The Institute for Diversity in Health Management (Institute) can more closely coordinate the many – but sometimes isolated – efforts underway to eliminate health care disparities and achieve health equity, says the organization’s new president and CEO.

“One of the biggest opportunities that the Institute, with support of the AHA, has is to convene and lead this effort across the country in a shared call to action,” says Tomás León, who became the Institute’s leader last month.

He says linking efforts to improve quality, equity and collaboration to the Triple Aim – improving the patient experience of care (including quality and satisfaction); improving the health of populations; and reducing the per capita cost of health care – is critical to success. 

“There’s an opportunity for the Institute to lead the way in how we support and help hospitals and health systems connect with diverse communities and stakeholders to change those conditions that are resulting in health disparities and chronic health conditions,” he says.  
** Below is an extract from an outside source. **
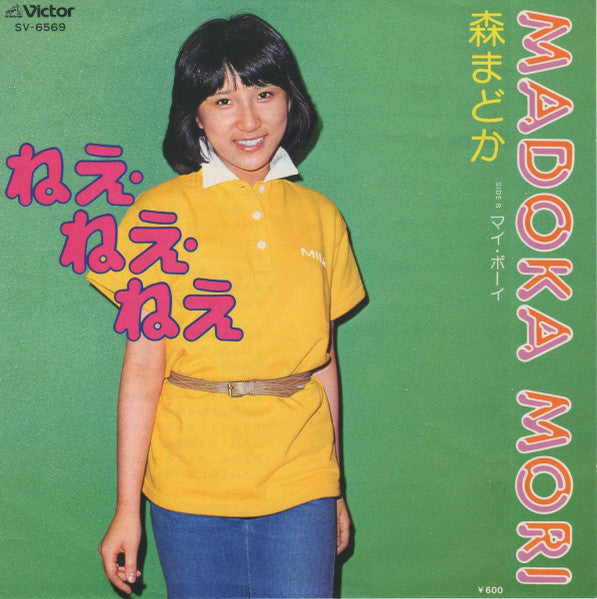 Master Release: ねえ・ねえ・ねえ by Madoka Mori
León succeeds Fred Hobby, who led the Institute for 10 years. Hobby will remain with the Institute in a senior executive role through 2015.

Before joining the Institute, León served for four years as president and CEO of the People of Color Network, Inc., a community-based accountable care network serving about 6,000 individuals in the Phoenix region. There, he led health innovations through integrated collaborative care models focused on delivering culturally and linguistically responsive services to individuals with chronic conditions, mental health disorders, co-occurring addictions and complex needs. Prior to leading the accountable care network, he held leadership positions in a community foundation, chamber of commerce and behavioral health organization in Arizona.

"The Institute represents all of what my purpose is in life, which is to serve people and communities and to help create better conditions so people can fulfill their potential,” León says.

For more than 20 years, the AHA-affiliated Institute has provided educational programs, summer internships, professional development initiatives, leadership conferences and other initiatives to expand health care leadership opportunities for ethnically, culturally and racially diverse individuals, as well as increase the number of these individuals entering and advancing in the field.

One of León’s top priorities during his first 90 days in his new role will be meeting with Institute member organizations, partners and sponsors.

“Members are at the heart of all of that we do,” says León. He wants to evaluate Institute programs and look for opportunities to bring additional value to members.

Other major initiatives for this year will be fielding the latest version of the Institute’s diversity and disparities benchmarking survey, expected this fall, and planning for the Institute’s 2016 national leadership and education conference. In addition, León plans to strengthen the Institute’s partnership with the Equity of Care initiative and the national call to action to eliminate health care disparities.

Launched in 2011 by the AHA, Association of American Medical Colleges, American College of Healthcare Executives, Catholic Health Association of the United States, and America’s Essential Hospitals, the groups aim to eliminate health care disparities by increasing diversity in health care governance and leadership; cultural competency training; and collection and use of race, ethnicity and language preference data.

“We have a lot to build on, but the emerging theme across the country is ‘How do we accelerate progress over the next five years to have a collective impact in health care?’” León says.